**TEXT SHOWN:**
•••

# exponents and complex numbers

• Jul 6th 2010, 11:41 AM
jayshizwiz
exponents and complex numbers
Hi. I'm not sure where this question belongs so sorry if it doesn't belong here.

Given - $\displaystyle c$ is a complex number that fulfills $\displaystyle \left(\begin{array}{cc}a&{a^2+3}\\{-1}&2\end{array}\right)^{23} \left(\begin{array}{cc}c\\1\end{array}\right) = \left(\begin{array}{cc}0\\0\end{array}\right)$

$\displaystyle a$ is a complex number

What are all the possible values of $\displaystyle a$?

I'm not sure how to approach the question. What do I do if I have a matrix^23? And how do I know if the result times the next matrix will equal 0?

Thanks.

•••

**INFORMATION GIVEN:**
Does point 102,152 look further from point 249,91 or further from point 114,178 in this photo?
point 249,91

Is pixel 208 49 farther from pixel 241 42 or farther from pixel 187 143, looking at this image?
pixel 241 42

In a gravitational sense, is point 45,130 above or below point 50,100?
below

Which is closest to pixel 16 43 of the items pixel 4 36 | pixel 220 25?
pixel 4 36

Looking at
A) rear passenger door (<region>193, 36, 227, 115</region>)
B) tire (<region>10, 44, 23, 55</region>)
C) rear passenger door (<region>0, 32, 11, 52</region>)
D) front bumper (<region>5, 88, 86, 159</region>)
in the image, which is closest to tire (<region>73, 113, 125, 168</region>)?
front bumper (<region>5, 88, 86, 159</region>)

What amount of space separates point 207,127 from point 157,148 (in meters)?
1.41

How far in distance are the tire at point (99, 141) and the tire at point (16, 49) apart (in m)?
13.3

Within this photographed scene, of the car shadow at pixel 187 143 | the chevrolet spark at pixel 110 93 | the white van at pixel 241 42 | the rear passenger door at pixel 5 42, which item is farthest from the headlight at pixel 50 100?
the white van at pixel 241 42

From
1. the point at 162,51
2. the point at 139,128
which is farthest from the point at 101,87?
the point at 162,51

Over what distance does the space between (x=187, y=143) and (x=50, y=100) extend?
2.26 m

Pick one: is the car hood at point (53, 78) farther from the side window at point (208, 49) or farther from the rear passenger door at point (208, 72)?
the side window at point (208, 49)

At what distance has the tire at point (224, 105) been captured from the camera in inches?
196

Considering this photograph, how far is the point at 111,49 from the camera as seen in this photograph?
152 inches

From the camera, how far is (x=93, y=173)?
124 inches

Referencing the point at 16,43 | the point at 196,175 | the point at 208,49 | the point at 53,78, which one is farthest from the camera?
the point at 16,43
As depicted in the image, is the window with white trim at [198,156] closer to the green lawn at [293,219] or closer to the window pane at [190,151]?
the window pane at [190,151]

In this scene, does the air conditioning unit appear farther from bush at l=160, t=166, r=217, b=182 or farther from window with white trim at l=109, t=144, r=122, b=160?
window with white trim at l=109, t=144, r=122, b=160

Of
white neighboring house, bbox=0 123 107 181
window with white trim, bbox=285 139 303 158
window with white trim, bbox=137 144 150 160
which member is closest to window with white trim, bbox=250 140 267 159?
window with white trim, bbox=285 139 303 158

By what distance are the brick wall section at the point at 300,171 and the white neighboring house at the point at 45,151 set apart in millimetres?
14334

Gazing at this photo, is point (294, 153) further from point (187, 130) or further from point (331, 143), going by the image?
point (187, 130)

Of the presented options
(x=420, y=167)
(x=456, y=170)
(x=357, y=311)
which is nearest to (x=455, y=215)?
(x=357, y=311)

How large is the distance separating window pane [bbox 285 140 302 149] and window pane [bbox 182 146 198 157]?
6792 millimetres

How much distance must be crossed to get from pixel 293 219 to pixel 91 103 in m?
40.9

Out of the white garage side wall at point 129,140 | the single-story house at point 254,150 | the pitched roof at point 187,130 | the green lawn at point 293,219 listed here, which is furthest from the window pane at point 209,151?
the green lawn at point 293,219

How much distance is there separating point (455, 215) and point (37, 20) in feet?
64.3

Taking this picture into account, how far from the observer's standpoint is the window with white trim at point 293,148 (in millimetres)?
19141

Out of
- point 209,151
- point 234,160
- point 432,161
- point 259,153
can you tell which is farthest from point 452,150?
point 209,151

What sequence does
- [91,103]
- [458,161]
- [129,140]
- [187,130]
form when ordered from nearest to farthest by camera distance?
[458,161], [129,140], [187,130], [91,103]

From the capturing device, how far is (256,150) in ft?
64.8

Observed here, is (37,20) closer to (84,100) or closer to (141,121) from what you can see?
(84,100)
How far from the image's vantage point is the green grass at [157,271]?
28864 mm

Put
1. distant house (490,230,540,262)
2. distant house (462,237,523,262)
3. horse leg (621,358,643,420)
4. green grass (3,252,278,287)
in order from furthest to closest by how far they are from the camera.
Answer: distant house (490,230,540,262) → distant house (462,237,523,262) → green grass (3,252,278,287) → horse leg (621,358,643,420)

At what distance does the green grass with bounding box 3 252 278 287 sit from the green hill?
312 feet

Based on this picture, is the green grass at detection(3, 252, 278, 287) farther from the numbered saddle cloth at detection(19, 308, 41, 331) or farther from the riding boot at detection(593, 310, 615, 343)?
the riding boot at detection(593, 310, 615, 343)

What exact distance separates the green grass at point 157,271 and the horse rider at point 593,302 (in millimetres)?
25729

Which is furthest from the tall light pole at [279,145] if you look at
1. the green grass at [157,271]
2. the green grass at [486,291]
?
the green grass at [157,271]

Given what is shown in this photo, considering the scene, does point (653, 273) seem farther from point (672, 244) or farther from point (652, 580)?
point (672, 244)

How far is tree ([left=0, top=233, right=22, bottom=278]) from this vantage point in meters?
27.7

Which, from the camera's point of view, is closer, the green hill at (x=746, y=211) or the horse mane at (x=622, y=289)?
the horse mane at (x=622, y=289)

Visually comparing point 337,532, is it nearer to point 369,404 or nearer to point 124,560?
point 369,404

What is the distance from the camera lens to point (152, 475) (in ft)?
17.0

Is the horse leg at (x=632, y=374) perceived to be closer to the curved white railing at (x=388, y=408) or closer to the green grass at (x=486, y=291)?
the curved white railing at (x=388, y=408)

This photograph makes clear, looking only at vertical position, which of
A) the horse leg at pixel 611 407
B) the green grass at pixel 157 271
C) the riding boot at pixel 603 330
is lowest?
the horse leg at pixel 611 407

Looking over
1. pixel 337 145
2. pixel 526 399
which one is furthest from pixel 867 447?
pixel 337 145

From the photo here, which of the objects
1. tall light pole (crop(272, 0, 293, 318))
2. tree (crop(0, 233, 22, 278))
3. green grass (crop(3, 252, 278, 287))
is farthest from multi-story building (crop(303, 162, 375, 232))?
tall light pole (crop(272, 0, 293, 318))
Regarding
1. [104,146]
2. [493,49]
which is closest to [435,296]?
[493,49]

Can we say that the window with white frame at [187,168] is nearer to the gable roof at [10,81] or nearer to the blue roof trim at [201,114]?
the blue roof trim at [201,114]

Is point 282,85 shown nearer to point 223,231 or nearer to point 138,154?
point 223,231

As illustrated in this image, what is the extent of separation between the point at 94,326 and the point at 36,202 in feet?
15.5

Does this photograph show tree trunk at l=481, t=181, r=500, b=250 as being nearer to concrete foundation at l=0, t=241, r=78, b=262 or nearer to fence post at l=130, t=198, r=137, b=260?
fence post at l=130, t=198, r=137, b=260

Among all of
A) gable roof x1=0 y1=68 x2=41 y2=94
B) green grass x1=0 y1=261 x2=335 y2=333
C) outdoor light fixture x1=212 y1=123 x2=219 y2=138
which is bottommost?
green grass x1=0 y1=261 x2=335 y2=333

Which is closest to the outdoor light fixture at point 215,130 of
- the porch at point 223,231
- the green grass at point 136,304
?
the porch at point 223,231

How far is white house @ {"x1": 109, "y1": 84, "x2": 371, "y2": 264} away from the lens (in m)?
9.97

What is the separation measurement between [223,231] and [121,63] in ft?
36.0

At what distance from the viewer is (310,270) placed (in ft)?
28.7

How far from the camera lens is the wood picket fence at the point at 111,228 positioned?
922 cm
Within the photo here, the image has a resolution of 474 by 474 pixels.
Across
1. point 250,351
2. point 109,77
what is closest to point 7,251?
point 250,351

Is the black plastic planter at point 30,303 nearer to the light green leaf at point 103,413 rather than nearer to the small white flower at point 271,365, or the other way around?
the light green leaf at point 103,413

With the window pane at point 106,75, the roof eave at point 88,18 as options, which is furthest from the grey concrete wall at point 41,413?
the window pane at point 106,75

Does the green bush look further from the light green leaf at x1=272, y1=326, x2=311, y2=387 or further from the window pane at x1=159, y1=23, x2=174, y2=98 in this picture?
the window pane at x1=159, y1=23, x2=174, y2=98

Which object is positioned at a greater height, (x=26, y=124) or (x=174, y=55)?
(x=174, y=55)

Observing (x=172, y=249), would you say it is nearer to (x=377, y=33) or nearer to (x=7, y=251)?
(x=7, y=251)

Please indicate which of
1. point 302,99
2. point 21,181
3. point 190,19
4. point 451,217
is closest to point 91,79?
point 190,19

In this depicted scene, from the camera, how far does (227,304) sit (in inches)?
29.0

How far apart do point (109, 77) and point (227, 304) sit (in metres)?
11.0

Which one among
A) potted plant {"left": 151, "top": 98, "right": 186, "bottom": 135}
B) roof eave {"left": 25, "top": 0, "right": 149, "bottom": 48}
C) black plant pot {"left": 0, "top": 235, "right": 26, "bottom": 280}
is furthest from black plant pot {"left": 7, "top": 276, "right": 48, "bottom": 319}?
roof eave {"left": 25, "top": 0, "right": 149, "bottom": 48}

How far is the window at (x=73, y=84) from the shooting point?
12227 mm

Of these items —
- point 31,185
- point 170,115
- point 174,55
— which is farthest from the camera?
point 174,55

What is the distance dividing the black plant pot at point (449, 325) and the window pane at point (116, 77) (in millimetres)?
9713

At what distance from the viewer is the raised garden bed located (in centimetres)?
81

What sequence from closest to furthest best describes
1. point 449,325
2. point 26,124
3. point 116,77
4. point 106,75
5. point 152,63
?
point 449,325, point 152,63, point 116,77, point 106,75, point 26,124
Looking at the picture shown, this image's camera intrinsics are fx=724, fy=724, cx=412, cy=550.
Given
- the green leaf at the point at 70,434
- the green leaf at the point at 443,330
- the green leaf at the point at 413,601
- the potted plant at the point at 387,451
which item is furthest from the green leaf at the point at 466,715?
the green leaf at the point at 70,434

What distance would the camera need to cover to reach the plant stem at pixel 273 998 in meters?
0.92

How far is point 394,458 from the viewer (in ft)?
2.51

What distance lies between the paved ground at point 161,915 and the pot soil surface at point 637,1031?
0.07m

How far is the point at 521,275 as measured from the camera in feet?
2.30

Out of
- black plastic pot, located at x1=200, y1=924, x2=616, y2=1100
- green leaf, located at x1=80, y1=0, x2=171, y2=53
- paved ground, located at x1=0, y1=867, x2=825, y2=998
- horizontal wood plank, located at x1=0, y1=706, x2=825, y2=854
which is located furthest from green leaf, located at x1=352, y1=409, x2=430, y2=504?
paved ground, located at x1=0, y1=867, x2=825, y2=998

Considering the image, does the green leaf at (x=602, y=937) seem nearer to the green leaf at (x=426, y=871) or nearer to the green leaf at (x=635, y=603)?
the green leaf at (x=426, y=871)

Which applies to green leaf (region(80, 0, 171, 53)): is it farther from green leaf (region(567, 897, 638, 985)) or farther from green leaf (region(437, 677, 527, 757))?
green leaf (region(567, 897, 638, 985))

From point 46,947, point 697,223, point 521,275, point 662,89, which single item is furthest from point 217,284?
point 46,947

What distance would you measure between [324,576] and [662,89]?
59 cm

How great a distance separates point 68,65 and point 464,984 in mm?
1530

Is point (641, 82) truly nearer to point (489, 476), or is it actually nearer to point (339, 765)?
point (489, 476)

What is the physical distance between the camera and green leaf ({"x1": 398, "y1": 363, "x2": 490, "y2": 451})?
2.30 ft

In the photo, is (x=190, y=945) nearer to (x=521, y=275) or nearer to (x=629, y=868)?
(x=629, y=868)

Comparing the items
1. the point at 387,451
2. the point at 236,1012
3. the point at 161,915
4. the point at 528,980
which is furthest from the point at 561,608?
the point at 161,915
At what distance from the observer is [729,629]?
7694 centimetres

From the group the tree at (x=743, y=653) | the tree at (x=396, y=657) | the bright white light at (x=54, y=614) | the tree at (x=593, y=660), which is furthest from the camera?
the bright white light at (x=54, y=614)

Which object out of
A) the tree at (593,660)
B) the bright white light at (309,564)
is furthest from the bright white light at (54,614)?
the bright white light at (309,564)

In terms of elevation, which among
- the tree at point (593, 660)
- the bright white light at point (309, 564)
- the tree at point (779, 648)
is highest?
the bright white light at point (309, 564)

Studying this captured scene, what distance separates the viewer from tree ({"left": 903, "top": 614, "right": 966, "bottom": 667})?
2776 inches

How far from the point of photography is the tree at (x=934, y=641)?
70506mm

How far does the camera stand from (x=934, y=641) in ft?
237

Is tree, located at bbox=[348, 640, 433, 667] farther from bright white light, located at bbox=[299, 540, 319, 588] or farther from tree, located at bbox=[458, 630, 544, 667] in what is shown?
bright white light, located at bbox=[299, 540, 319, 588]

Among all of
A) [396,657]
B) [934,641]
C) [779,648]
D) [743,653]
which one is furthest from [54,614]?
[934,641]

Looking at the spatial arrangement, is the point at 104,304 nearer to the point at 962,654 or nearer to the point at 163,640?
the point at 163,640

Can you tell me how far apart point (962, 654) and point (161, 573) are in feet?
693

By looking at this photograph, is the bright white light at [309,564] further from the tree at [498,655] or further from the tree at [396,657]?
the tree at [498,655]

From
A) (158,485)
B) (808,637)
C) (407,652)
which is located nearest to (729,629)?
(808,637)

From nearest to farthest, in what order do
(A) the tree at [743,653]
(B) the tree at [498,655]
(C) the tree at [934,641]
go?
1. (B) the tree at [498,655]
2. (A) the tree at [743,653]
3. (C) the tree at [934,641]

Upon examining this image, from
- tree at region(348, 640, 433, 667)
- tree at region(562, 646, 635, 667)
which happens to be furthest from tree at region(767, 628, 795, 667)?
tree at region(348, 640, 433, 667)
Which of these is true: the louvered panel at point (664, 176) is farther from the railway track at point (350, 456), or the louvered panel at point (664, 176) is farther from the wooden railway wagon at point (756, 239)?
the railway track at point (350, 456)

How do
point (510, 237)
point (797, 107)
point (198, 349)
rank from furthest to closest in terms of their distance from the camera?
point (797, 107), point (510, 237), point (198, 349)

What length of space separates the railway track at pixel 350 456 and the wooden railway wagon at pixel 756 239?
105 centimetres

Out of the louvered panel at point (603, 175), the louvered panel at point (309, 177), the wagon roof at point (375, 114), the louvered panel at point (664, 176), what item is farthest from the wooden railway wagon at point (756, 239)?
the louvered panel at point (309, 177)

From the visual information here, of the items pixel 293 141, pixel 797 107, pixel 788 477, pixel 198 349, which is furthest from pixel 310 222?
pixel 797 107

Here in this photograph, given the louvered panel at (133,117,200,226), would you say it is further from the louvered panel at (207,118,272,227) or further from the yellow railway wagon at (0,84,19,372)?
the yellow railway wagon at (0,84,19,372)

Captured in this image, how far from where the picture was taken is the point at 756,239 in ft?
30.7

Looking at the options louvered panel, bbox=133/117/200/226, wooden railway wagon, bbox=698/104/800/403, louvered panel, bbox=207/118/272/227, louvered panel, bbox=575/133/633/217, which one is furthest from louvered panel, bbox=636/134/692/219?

•••

**DIRECTION 1:**
Reproduce, word for word, the passage of the forum thread on exponents and complex numbers that opens with the words containing "Given - $\displaystyle" and closes with "of $\displaystyle a$?".
**DIRECTION 2:**
Extend the forum thread on exponents and complex numbers, picking up right after its final line.

**EXERCISE ANSWER 1:**
Given - $\displaystyle c$ is a complex number that fulfills $\displaystyle \left(\begin{array}{cc}a&{a^2+3}\\{-1}&2\end{array}\right)^{23} \left(\begin{array}{cc}c\\1\end{array}\right) = \left(\begin{array}{cc}0\\0\end{array}\right)$

$\displaystyle a$ is a complex number

What are all the possible values of $\displaystyle a$?

**EXERCISE ANSWER 2:**
• Jul 6th 2010, 12:33 PM
Opalg
Don't be put off by the power 23. Start by thinking about the matrix $\displaystyle A = \begin{bmatrix}a&a^2+3\\-1&2\end{bmatrix}$. If A is invertible then so is $\displaystyle A^{23}$, which means that $\displaystyle A^{23}$ cannot send the nonzero vector $\displaystyle \begin{bmatrix}c\\1\end{bmatrix}$ to the zero vector. Therefore A is not invertible, which means that its determinant must be 0. If you write down the determinant of A and put it equal to 0 then you get a quadratic in a, which has two complex solutions. I guess those two values are what the question is asking for.
• Jul 6th 2010, 07:57 PM
jayshizwiz
Thanks! Great tips.